A Primer on Material Participation Rules for Real Estate Businesses, Part 2: Who is a Real Estate Professional? by Lacey Strachan
Taxpayers in Real Property Business. Although the general rule is that all rental activities are by definition passive, the Code has created an exception for certain professionals in the real estate business. A real estate professional (as that term is defined under Section 469(c)(7), the section that sets forth the exception to the rule that all rental activities are per se passive) is defined as a taxpayer who (1) spends more than 750 hours in the tax year working in a real property trade or businesses in which he materially participates and (2) performs more than one-half of his personal services during the tax year for real property trades or businesses.[i]
Definition of a real property trade or business.

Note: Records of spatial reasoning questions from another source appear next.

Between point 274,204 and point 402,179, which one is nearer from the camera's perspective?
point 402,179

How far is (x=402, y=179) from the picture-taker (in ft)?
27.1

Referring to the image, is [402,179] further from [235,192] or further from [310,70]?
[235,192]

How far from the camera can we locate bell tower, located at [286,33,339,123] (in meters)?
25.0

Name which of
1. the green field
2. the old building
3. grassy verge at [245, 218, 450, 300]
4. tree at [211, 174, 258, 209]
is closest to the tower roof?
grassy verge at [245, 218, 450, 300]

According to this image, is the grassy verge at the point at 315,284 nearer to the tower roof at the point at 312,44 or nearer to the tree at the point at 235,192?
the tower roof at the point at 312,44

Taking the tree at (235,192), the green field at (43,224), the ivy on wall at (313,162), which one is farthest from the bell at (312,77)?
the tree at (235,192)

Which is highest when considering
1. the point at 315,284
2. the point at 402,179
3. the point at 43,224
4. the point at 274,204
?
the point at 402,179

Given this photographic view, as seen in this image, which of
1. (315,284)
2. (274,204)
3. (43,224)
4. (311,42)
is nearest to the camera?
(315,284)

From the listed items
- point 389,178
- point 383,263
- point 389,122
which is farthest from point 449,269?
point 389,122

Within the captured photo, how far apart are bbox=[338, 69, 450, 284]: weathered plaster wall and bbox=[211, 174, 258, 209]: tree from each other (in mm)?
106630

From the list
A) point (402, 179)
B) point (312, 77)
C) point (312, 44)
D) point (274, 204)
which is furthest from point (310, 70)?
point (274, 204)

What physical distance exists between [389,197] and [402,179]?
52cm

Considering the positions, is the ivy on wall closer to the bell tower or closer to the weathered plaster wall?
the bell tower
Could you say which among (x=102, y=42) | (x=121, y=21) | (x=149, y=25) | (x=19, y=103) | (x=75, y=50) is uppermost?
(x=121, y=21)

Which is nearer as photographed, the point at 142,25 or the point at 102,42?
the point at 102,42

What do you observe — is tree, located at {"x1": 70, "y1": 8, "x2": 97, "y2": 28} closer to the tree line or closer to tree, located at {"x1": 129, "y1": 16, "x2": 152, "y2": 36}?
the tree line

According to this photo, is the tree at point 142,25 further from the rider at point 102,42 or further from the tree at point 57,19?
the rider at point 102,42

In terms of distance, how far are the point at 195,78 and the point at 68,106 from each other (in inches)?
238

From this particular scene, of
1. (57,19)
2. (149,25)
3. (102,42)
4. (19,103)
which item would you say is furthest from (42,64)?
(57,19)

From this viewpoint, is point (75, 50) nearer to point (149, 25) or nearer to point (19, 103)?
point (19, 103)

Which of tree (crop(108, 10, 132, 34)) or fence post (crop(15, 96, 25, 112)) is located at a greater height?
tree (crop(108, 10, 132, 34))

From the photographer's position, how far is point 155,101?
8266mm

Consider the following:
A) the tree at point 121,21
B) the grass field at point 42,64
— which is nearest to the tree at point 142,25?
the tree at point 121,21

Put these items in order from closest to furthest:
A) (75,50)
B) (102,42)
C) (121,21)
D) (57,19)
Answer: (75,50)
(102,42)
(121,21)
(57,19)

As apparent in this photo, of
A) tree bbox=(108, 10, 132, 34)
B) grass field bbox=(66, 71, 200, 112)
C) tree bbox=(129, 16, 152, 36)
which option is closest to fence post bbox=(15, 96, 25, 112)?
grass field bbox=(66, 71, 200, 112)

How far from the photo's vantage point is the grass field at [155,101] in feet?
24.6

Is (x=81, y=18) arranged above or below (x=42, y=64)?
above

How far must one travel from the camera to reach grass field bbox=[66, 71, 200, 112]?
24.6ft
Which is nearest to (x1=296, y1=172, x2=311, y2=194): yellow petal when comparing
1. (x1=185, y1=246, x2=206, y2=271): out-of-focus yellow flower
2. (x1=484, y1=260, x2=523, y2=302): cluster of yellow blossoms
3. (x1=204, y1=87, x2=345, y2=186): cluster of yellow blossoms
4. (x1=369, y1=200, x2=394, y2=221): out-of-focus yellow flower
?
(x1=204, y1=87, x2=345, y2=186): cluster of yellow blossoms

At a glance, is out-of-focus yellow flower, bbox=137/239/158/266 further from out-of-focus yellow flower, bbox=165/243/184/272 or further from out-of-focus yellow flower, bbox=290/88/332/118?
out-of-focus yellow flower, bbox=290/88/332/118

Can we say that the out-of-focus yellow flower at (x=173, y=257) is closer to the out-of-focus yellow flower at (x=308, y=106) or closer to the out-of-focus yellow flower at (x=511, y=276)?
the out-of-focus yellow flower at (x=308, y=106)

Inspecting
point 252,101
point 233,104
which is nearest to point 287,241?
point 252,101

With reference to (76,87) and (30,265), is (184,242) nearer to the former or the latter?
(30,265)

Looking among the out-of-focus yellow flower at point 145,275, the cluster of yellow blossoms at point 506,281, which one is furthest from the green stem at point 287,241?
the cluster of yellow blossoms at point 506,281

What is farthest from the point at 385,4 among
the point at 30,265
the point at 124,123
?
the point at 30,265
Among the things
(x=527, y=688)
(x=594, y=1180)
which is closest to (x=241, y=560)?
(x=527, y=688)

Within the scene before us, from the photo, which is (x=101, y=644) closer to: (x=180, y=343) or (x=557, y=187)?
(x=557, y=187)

A “real property trade or business” is defined to include “any real property development, redevelopment, construction, reconstruction, acquisition, conversion, rental, operation, management, leasing, or brokerage trade or business.”[ii] Although this list is quite comprehensive, it is important to note that the definition of a real property business does not explicitly include real estate financing. In a recently issued Tax Court Summary Opinion, Hickam v. Commissioner (TC Summary Opinion 2017-66, August 17, 2017)[iii], the Tax Court held that a taxpayer who brokered real estate mortgages and originated residential and commercial loans was not a real estate professional within the meaning of Section 469(c)(7), because the taxpayer’s mortgage brokerage and loan origination businesses were not real property trade or business as defined in Section 469(c)(7)(C). The Tax Court concluded that although the loans he brokered and originated were secured by real property, his mortgage brokerage services and his loan origination services did not involve operating the real properties that secured those loans—although he had a “brokerage” trade or business, it was not a “real property brokerage.”
Qualifying as a Real Estate Professional. In determining whether a taxpayer qualifies as a real estate professional, the only hours that count towards the real estate professional test are those in which the taxpayer has an interest and materially participates. Services performed for a real estate business as an employee generally do not count for qualifying as a real estate professional, unless the taxpayer is at least a 5% owner of the employer. In the case of taxpayers filing a joint return, spouses may not combine their hours to satisfy these requirements.[iv] This differs from the rules applicable to satisfying the material participation rules, which allow spouses to combine hours worked.
If a taxpayer qualifies as a real estate professional, he avoids the per se passive rule for rental activities. However, he will still have to satisfy the material participation tests (subject to additional limitations applicable to rental activities), in order to establish that the rental activity is a non-passive activity for purposes of Section 469. These obstacles include prohibiting rental activities from being grouped with other real estate-related undertakings in applying the material participation tests, and prohibit a taxpayer from grouping his rental real estate activities together as a single activity, unless the taxpayer affirmatively makes an election to do so.
[i] IRC § 469(c)(7)(B).
[ii] IRC § 469(c)(7)(C).
[iii] Hickam v. Commissioner, Docket No. 3901-16S (TC Summary Opinion 2017-66, August 17, 2017), available here: https://www.ustaxcourt.gov/USTCInOP/OpinionViewer.aspx?ID=11368.
[iv] However, note that in satisfying the material participation test for purposes of determining whether an activity is a passive activity, hours contributed by the spouse may be included in the number of hours of participation by the taxpayer in the activity.